O que temos hoje na Europa, a pretexto do perigo russo e da iminência de uma invasão da Europa pelos soldados de Putin, é, no fundo, uma estratégia de sobrevivência não da Europa e dos seus povos, mas dos tecnocratas que temem perder os seus privilégios de casta. A guerra, o rearmamento no Velho Continente nada mais é que uma forma de a oligarquia europeia, em face da desvantagem competitiva com os EUA e a China, acelerar – em clima de economia de guerra – modos de produção que visem fazer lucrar biliões aos que pagam míseros tostões. Não interessará muito se Trump, com a sua impossibilidade cognitiva de compreender as relações globais, irá apostar mais ainda nesta política tarifária suicida. A questão coloca-se à Europa: o rearmamento traduz-se no desinvestimento das políticas públicas, dê por onde der. É da História. Não há equívocos aqui. Em Portugal, com o hábito de os nossos políticos julgarem que nada do que se passa lá fora nos atinge, um almirante candidato a presidente e ungido em Salvador-Pátrio por uma comunicação social que há muito vendeu a alma, tem apenas como eixos ideológicos o envio dos nossos jovens para a guerra, pois o país tem "responsabilidades" com os seus parceiros. A incúria desta geração de políticos (entre 40 e os 60 anos, mais coisa menos coisa) ficará lendária se houver seriedade no futuro. De Lisboa a Bruxelas, de Madrid a Estrasburgo, as democracias europeias têm para oferecer às massas alienadas o negócio da guerra em nome dos "direitos humanos" e das "liberdades". A pulsão de morte passa por aqui: os efeitos devastadores de uma guerra futura na Europa, que arrastará todo o mundo, são fruto dos efeitos devastadores deste capitalismo final. O instinto de morte (penso no olhar de Ursula e no inglês falado de Costa, sempre de olhar ambicioso e, agora magro, com traços de tecnocrata feliz, da moda e penso na subserviência de Mark, cuja cerviz tem é já oblonga), a acumulação de bens supérfluos por parte das massas que, nos centros comerciais, alimentam a máquina do consumo e, metidas em casa, fornece dados para os futuros Pides e KGB que nos controlarão as vidas, isso é o prelúdio de um quotidiano que está para breve.

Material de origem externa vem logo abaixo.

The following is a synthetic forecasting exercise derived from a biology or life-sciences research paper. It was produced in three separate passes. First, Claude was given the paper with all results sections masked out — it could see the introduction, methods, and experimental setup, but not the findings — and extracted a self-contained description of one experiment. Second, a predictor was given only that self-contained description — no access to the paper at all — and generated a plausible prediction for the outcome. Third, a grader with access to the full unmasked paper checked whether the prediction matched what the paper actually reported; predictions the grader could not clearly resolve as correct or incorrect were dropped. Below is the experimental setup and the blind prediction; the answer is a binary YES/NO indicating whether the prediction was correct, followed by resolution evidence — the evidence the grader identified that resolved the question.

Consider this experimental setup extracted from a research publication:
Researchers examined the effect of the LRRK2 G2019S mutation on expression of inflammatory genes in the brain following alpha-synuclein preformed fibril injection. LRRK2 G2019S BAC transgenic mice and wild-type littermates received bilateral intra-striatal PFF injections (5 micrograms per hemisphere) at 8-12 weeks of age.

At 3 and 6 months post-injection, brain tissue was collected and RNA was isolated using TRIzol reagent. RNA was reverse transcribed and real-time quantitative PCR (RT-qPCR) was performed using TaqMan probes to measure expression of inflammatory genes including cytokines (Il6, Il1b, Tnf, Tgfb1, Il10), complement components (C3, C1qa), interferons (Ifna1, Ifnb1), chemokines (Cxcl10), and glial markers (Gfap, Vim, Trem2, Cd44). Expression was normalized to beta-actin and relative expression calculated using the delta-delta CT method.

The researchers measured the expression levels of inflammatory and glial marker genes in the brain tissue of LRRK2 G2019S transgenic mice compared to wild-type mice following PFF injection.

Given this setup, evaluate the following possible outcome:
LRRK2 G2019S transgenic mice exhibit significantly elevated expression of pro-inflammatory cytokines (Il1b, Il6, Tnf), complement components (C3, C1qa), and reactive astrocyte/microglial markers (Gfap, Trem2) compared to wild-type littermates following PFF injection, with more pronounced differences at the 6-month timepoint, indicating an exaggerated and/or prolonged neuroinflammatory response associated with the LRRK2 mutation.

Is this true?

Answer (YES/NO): NO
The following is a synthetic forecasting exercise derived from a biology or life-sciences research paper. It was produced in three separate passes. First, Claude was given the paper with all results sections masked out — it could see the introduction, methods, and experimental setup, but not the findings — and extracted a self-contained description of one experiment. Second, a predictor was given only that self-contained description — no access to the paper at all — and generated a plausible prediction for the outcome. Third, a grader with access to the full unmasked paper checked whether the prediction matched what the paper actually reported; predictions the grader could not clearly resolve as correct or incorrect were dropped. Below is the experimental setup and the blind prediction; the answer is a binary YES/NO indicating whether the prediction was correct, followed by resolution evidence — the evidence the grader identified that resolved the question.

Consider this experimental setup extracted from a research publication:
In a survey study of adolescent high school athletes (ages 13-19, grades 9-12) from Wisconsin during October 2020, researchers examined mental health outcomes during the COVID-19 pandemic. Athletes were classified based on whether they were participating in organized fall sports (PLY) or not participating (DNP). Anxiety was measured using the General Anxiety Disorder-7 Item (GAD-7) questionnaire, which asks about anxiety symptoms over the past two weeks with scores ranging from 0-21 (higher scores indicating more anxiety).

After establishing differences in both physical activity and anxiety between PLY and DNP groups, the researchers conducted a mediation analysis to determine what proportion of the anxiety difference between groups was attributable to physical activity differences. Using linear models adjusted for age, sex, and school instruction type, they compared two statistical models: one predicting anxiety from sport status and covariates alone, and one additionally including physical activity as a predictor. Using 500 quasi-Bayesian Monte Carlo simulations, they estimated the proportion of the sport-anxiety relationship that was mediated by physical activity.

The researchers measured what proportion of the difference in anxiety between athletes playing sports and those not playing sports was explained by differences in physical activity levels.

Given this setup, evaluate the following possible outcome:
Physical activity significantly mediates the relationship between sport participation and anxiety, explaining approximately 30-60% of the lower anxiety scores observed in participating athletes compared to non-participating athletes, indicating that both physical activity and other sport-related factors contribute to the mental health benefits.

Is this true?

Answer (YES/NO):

Não estamos só perante o esgotamento do projecto europeu à custa da traição dos valores que nasceram com a Revolução Francesa e que, sistematicamente, empresariado e burguesia violaram. Esmagar os povos fazendo-nos acreditar que a única hipótese que existe para a Europa é a guerra e a digitalização da vida (e fechamento em casa, todos num online predatório), que a IA tudo irá dar-nos, essa é a propaganda mais vil. PS e PSD, com a sua crónica propensão para um europeísmo serôdio, já não têm Mário Soares nem figuras imparciais e críticas. Mas em 2008, e até antes, Soares avisou-nos sobre a NATO. Para ele era já uma ameaça à paz mundial. Com este livro de Byung-Chul Han, se os políticos lessem, talvez fosse possível fazer da campanha eleitoral um momento raro de pensamento entre nós: somos escravos de uma ideologia tentacular, de um capitalismo de vampiros e a UE destes tecnocratas que se escolhem sem que nós os escolhamos é apenas uma organização que olha para os povos europeus e vê 800.000.000 de euros. A pulsão de morte é característica de todo o organismo. As sucessivas crises que, desde 2008 temos atravessado, confirmam o paroxismo deste corpo doentíssimo que a classe política se prepara para esventrar numa espécie de sangria que promete curar o paciente em coma. Ursula e os seus acólitos – que mentem sobre a Ucrânia e ignoram o genocídio perpetrado por Israel sobre a Palestina – serão alguma vez julgados? Adeptos do capitalismo e do tecnofascismo, eles sabem já o fim da História. E todavia… "Mas cuidado, Milady, não se afoite, / que hão-de acabar os bárbaros reais; / E os povos humilhados, pela noite, / Para a vingança aguçam os punhais."